** Vorgegebener Text **
================================

Gegen diese Regelung gelangten eine in Zürich ansässige Anwaltskanzlei und ein im Anwalts­register des Kantons Aargau registrierter Rechtsanwalt mittels Beschwerde in öffentlich-recht­lichen Angelegenheiten ans Bundesgericht (abstrakte Normenkontrolle). Sie machten geltend, die «Digital-only-Pflicht» habe «unmittelbare Konsequenzen für die betriebliche Orga­nisation», weil «die Rechtsvertretung persönlich umdisponieren oder aber ihr Sekretariats­personal anders instru­ieren müsse als bisher». Der «Digitalisierungszwang» führe zudem zu Kosten und Änderungen bei der Aktenführung (E. 4.3.1). Er sei ein Eingriff in die Wirtschaftsfreiheit (Art. 27 BV), der nicht im öffentlichen Interesse liege und unverhältnismässig sei. Zudem verletze die Pflicht das BGFA.

================================

** Auszug aus Datensatz **

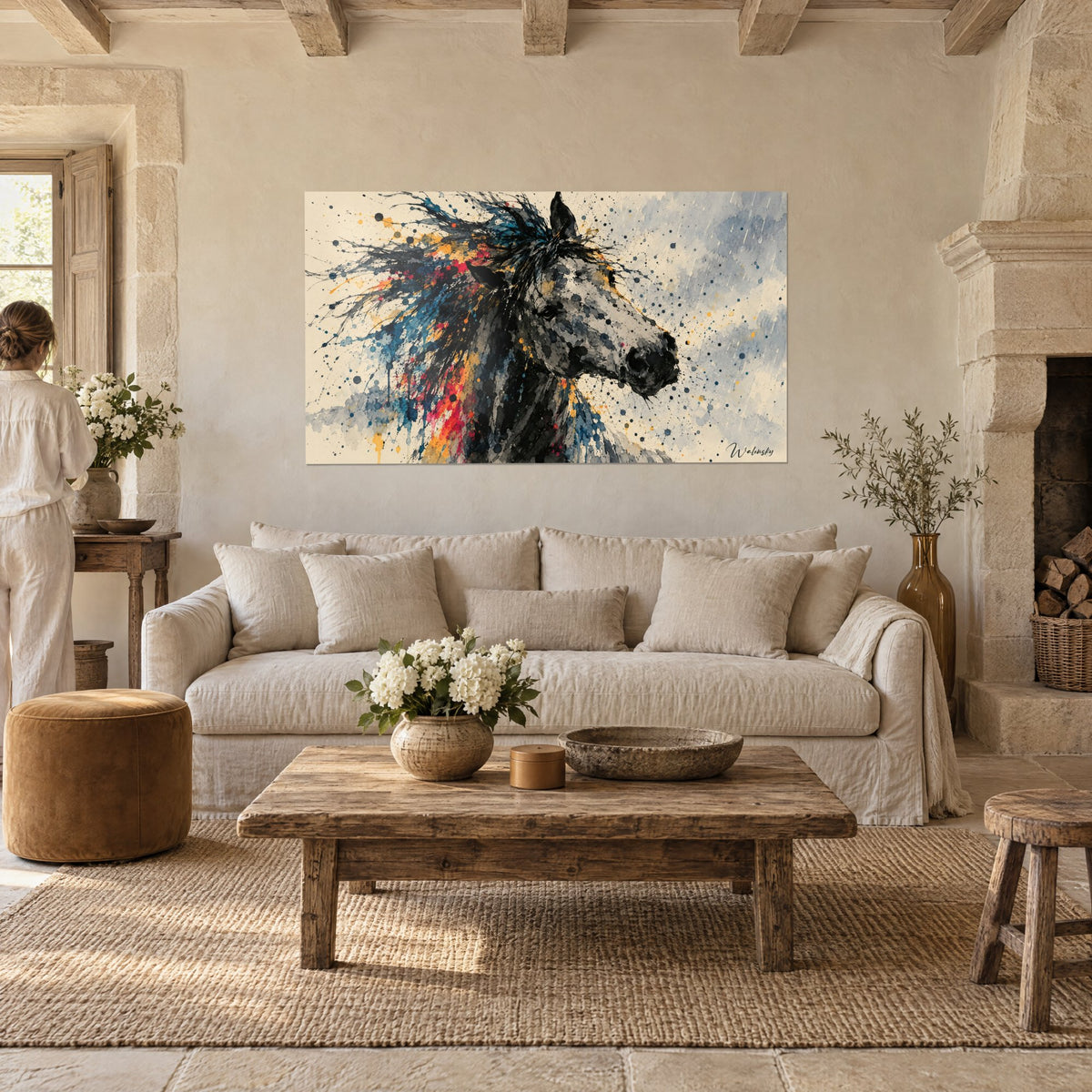 Tableau cheval gris pommelé à crinière éclaboussée de bleu et de rouge, devant une femme de dos, au-dessus d'un canapé dans un salon lumineux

================================

** Aufgaben **
[A] Welcher Artikel der Bundesverfassung wird im Text zur Digital-only-Pflicht als Grundlage der Wirtschaftsfreiheit genannt?
[B] Schreibe den Text zur Digital-only-Pflicht weiter, wo er aufhört.

** Antworten der Reihe nach **
[A] Art. 27 BV.

[B]
 

Das Bundesgericht weist die Beschwerde mit Urteil 2C_113/2024 vom 2. Dezember 2024 ab (zur amtlichen Publikation vorgesehen). Zentral sind die folgenden Erwägungen:

 

  • Leichter Eingriff in die Wirtschaftsfreiheit (E. 4): Das Bundesgericht erachtet die Pflicht zur elektronischen Vornahme von Verfahrenshandlungen als einen leichten Eingriff in die Wirt­schafts­freiheit gemäss Art. 27 BV (freie Wahl der betrieblichen Sachmittel bzw. Ver­fahren sowie Organisationsautonomie). Deshalb prüft das Bundesgericht, ob der Ein­griff im öffentlichen Interesse liegt und verhältnismässig ist (Art. 36 Abs. 2 und Abs. 3 BV).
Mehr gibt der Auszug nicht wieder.